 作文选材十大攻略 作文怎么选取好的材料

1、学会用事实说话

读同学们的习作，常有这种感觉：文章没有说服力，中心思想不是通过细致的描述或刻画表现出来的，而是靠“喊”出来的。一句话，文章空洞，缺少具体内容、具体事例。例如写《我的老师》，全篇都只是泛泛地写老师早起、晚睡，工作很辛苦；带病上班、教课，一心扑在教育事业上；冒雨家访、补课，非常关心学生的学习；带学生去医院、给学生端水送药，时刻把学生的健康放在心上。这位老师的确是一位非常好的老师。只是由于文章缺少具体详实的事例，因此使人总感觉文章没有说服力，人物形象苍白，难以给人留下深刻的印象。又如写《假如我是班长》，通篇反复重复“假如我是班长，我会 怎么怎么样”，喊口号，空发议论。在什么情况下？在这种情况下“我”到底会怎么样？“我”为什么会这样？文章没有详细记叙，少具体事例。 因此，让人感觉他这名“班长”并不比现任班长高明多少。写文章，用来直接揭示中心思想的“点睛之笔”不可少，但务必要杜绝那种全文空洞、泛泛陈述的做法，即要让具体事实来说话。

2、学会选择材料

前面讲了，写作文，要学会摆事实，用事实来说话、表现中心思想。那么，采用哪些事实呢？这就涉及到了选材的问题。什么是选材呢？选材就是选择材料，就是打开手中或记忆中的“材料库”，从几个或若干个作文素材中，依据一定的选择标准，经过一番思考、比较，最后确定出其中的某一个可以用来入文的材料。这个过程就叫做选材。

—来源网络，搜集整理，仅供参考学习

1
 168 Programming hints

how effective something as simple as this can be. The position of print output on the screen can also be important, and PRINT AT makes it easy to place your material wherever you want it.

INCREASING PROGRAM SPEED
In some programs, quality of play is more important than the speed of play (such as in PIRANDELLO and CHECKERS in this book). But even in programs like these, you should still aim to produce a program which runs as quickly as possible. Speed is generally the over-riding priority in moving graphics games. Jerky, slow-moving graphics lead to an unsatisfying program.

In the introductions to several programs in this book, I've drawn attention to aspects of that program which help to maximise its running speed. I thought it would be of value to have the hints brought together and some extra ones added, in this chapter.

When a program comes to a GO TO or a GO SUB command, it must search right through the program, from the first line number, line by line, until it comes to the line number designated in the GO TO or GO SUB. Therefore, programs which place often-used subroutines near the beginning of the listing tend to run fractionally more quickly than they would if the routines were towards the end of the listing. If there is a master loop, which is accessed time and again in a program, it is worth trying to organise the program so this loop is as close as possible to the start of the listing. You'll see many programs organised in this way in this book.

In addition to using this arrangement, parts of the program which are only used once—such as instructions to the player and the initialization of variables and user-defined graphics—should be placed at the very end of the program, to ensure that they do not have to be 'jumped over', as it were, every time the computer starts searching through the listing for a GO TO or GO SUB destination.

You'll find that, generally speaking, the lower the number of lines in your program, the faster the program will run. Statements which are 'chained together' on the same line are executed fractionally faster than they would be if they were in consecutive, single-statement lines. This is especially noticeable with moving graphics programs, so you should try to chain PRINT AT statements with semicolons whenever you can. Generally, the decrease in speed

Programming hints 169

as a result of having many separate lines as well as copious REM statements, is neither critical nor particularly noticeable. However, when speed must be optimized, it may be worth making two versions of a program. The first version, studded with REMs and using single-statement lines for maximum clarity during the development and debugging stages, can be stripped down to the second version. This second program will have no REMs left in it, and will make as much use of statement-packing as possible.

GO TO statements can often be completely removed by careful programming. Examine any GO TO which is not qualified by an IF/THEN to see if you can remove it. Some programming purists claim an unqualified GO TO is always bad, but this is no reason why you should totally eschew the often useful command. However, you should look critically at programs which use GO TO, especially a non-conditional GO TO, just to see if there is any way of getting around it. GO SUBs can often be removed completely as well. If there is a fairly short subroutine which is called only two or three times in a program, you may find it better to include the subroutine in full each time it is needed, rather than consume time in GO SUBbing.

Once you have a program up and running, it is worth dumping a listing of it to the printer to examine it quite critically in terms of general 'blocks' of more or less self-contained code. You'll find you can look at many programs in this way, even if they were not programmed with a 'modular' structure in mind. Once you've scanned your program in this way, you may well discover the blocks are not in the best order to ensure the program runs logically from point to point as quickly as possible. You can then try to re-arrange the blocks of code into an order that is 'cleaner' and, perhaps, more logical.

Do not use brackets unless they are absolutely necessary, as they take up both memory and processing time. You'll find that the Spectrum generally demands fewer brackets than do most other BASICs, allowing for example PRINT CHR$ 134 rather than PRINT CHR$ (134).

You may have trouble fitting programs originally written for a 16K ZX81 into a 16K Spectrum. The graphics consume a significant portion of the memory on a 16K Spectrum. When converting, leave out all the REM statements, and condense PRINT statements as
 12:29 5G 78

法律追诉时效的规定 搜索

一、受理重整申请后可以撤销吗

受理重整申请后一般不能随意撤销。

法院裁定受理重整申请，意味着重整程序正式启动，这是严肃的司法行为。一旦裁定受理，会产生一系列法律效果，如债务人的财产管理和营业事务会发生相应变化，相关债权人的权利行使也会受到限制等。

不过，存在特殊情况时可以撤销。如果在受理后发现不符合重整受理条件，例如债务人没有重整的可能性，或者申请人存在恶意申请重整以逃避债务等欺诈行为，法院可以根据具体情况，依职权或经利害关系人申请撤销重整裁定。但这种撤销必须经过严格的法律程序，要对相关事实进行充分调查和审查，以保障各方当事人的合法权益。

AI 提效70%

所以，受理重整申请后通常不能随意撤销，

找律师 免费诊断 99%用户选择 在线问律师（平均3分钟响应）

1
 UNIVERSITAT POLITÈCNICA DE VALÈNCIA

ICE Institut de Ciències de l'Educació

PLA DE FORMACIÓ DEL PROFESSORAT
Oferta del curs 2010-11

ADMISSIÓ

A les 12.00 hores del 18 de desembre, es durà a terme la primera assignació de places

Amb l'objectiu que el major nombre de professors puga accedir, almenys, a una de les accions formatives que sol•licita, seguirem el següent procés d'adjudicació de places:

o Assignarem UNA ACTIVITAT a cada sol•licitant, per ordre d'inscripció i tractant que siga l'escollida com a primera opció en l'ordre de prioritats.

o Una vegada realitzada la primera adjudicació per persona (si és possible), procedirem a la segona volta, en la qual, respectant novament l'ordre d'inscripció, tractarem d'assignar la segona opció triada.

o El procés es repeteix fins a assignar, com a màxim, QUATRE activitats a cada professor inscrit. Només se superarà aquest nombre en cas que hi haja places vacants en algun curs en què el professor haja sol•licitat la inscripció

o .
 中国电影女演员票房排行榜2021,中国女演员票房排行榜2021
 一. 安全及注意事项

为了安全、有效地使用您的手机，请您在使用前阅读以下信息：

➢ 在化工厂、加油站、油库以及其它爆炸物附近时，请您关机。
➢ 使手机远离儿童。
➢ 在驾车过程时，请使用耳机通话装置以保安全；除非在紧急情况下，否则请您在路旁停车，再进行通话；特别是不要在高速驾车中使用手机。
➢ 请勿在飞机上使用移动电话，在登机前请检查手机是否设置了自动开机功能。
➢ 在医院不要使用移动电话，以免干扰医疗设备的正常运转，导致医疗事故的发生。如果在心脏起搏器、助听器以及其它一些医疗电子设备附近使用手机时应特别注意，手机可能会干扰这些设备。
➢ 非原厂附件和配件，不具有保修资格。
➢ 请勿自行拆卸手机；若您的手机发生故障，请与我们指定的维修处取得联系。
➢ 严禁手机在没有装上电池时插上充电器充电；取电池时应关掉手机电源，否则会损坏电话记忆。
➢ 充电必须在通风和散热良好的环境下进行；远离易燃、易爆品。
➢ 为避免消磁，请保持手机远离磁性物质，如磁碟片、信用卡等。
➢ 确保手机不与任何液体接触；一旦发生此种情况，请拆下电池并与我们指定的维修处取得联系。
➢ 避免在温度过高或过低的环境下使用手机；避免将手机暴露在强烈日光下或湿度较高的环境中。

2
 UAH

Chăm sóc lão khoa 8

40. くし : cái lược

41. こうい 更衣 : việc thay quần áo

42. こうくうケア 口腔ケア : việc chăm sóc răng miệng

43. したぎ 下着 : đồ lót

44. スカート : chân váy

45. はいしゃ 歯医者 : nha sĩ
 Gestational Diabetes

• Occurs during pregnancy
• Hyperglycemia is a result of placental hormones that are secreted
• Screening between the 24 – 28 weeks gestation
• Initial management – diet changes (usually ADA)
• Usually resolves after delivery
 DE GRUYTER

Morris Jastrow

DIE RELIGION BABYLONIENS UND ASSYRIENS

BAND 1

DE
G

——————————

#### Task details
Starting at the first line of the data above, please restate word for word every line up to and including the one that holds "In some programs, quality", and add nothing else.

#### Solution to the exercise
 作文选材十大攻略 作文怎么选取好的材料

1、学会用事实说话

读同学们的习作，常有这种感觉：文章没有说服力，中心思想不是通过细致的描述或刻画表现出来的，而是靠“喊”出来的。一句话，文章空洞，缺少具体内容、具体事例。例如写《我的老师》，全篇都只是泛泛地写老师早起、晚睡，工作很辛苦；带病上班、教课，一心扑在教育事业上；冒雨家访、补课，非常关心学生的学习；带学生去医院、给学生端水送药，时刻把学生的健康放在心上。这位老师的确是一位非常好的老师。只是由于文章缺少具体详实的事例，因此使人总感觉文章没有说服力，人物形象苍白，难以给人留下深刻的印象。又如写《假如我是班长》，通篇反复重复“假如我是班长，我会 怎么怎么样”，喊口号，空发议论。在什么情况下？在这种情况下“我”到底会怎么样？“我”为什么会这样？文章没有详细记叙，少具体事例。 因此，让人感觉他这名“班长”并不比现任班长高明多少。写文章，用来直接揭示中心思想的“点睛之笔”不可少，但务必要杜绝那种全文空洞、泛泛陈述的做法，即要让具体事实来说话。

2、学会选择材料

前面讲了，写作文，要学会摆事实，用事实来说话、表现中心思想。那么，采用哪些事实呢？这就涉及到了选材的问题。什么是选材呢？选材就是选择材料，就是打开手中或记忆中的“材料库”，从几个或若干个作文素材中，依据一定的选择标准，经过一番思考、比较，最后确定出其中的某一个可以用来入文的材料。这个过程就叫做选材。

—来源网络，搜集整理，仅供参考学习

1
 168 Programming hints

how effective something as simple as this can be. The position of print output on the screen can also be important, and PRINT AT makes it easy to place your material wherever you want it.

INCREASING PROGRAM SPEED
In some programs, quality of play is more important than the speed of play (such as in PIRANDELLO and CHECKERS in this book). But even in programs like these, you should still aim to produce a program which runs as quickly as possible. Speed is generally the over-riding priority in moving graphics games. Jerky, slow-moving graphics lead to an unsatisfying program.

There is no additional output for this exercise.